Só, neste vício que me
atormenta e desprezo como quem ama.
Escrevo, tantas vezes escrevo
as palavras para não ter de as dizer.
Devaneio, é tudo um
devaneio que assim verbalizo em palavras que sonho em silêncio e solidão, e
depois falo contigo, sei que falo contigo mesmo que nunca fale contigo, mesmo
que os meus humildes átomos me façam sentir a falsidade das nossas conversas
absurdas, imateriais…
Ao fundo de uma íngreme descida na
autoestrada, uma viatura parou depois de ter danificado a suspensão dianteira.
Travei, passei pela esquerda do carro parado, sem demoras, quase sem dar conta
da cor ou da marca ou da pessoa que o conduzia, só me apercebi dos graves danos
na suspensão dianteira do lado direito, completamente partida, mas a fila era
grande e o atraso também. Encontrei-me nesse mundo pelas quatro e trinta e sete
da madrugada, sem fazer ideia do carro que conduzia ou para onde me dirigia,
qual a cor dos estofos ou quem era a pessoa que seguia comigo sentada no banco
traseiro. Embalado pela velocidade a que seguia, recordo-me vagamente da
paisagem onde o Cristo-rei e a ponte me sorriram, e eu agora sou capaz de jurar
que era o Mago quem estava sentado nesse banco a olhar a mesma paisagem pela
janela, com um chapéu de chuva entre as pernas, apertado nos joelhos, as mãos
brancas apoiadas na curvatura perfeita da pega negra do chapéu, feita de
cabedal e cosida a rigor.
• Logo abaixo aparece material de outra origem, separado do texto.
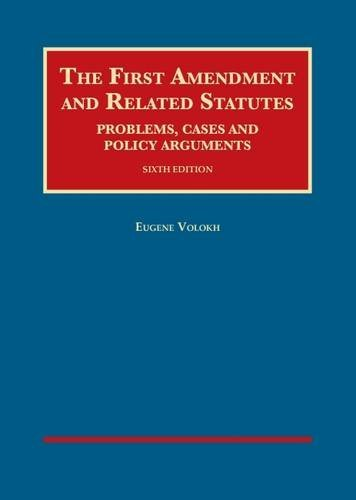 9781634605106: The First Amendment and Related Statutes: Problems, Cases and Policy Arguments (University Casebook Series)
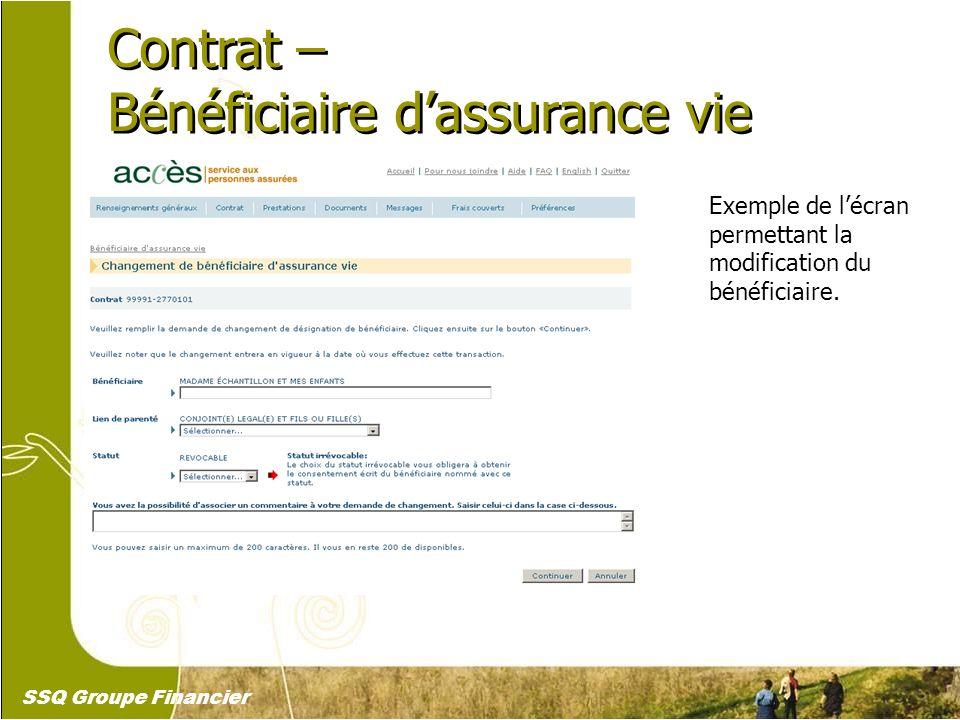 19 Contrat – Bénéficiaire dassurance vie Contrat – Bénéficiaire dassurance vie Exemple de lécran permettant la modification du bénéficiaire. SSQ Group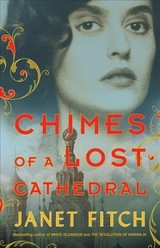 Chimes Of A Lost Cathedral - Fitch, Janet - ISBN: 9780316510059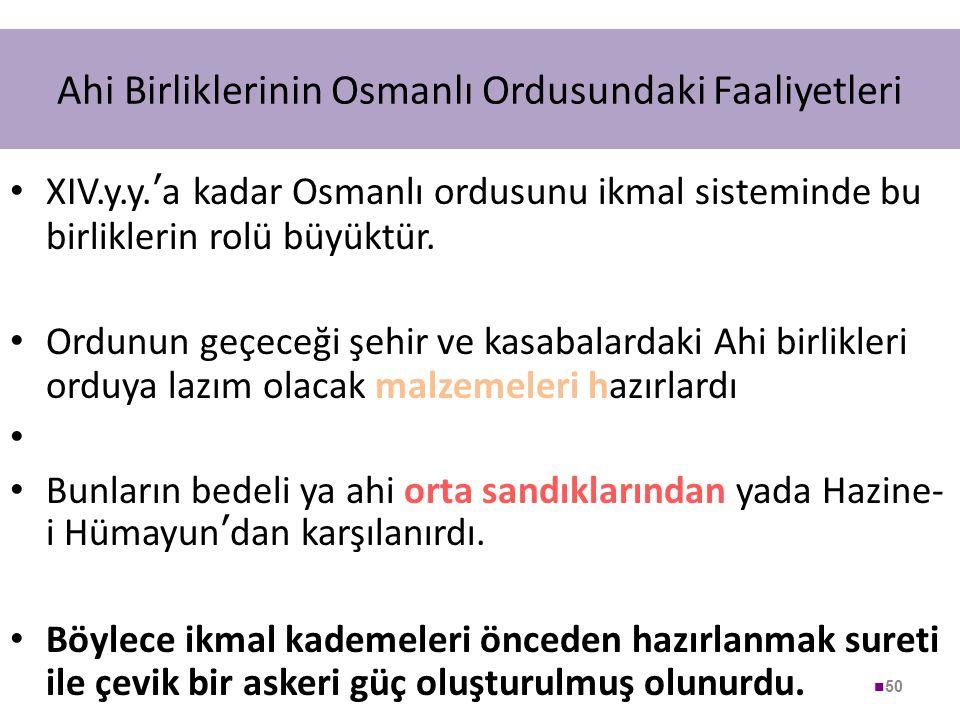 Ahi Birliklerinin Osmanlı Ordusundaki Faaliyetleri XIV.y.y. ' a kadar Osmanlı ordusunu ikmal sisteminde bu birliklerin rolü büyüktür. Ordunun geçeceği
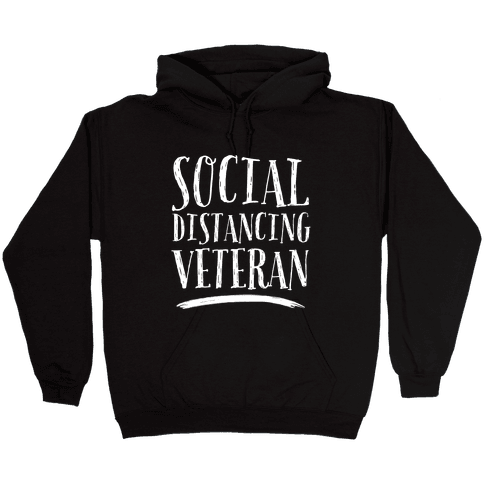 Social Distancing Veteran Hooded Sweatshirt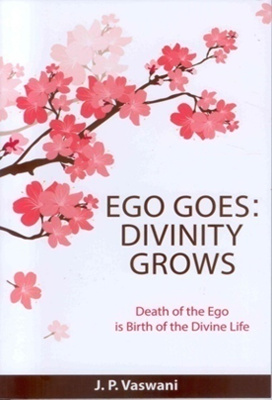 Ego Goes, Divinity Grows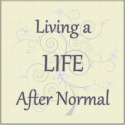 Life After Normal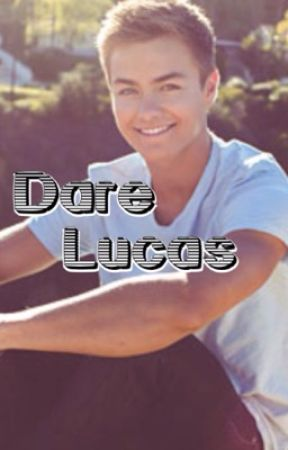 Dare Lucas by LucxsFriar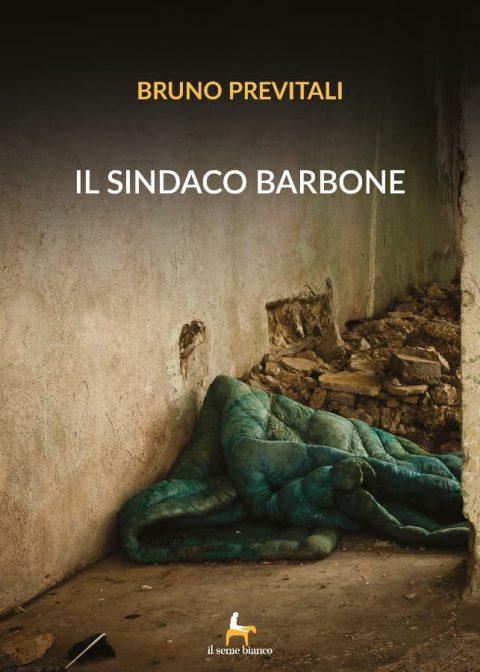 9788833610849 | Il sindaco barbone | Bruno Previtali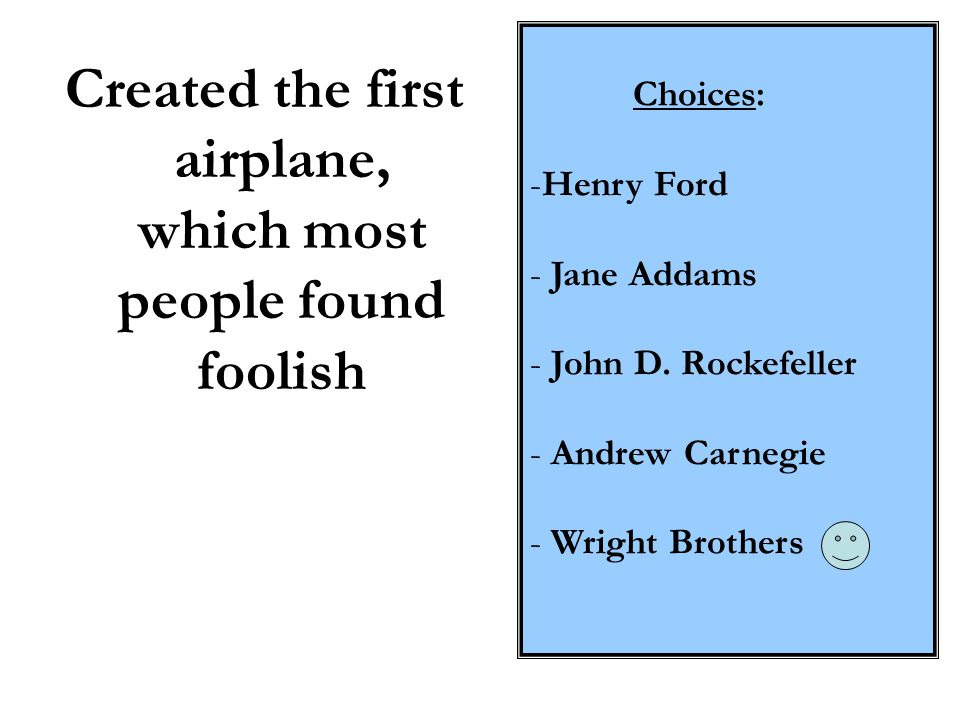 Created the first airplane, which most people found foolish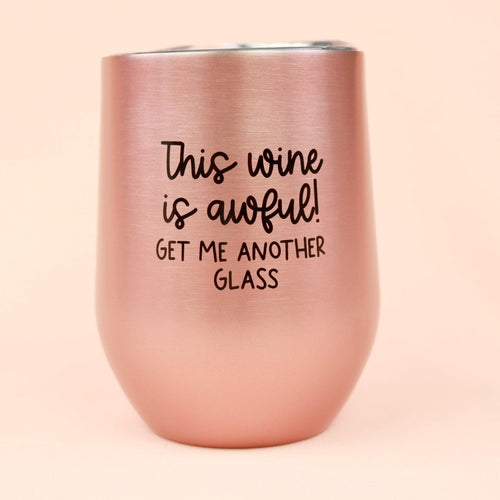 This Wine Is Awful! Stainless Steel Wine Glass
O Mago nunca viu a ponte nem o Cristo-Rei, mas ali
estávamos nós, a horas pasmadas, a seguir em direção a Almada, embalados por um
sonho aprazível.
- Encontrei-me nesse mundo certo dia, perguntei onde estava e todos me
enganaram, todos me contradiziam. Não sabia de onde viera, mais uma vez, estava
em cena e não sabia o papel que tu dizias logo, sem o saber também. Estava
vestido de pajem, e não me deram a rainha, deram-me esse improvável condutor a
quem tinha uma mensagem para entregar. Dei-te o papel que estava em branco, mas
tu não te riste, ao contrário dos outros a quem entreguei a mesma mensagem em
idênticas folhas sem palavras. Todos os papéis estão brancos…
-
Ou todos os papéis estão
em branco até que nele se possam adivinhar todas as mensagens? Não será assim
que nascem as palavras?
Sentados numa pedra, eu e
o Mago virados para o Tejo com Lisboa ao fundo, entretidos a construir barcos
de papel com esta mentira que hoje me foi servida a horas impróprias. Ninguém
irá acreditar em mim, ninguém quererá acreditar, e nem mesmo o Tejo será capaz
de provar esta nossa verdade.
Rimos os dois desta
verdade em que ninguém irá acreditar.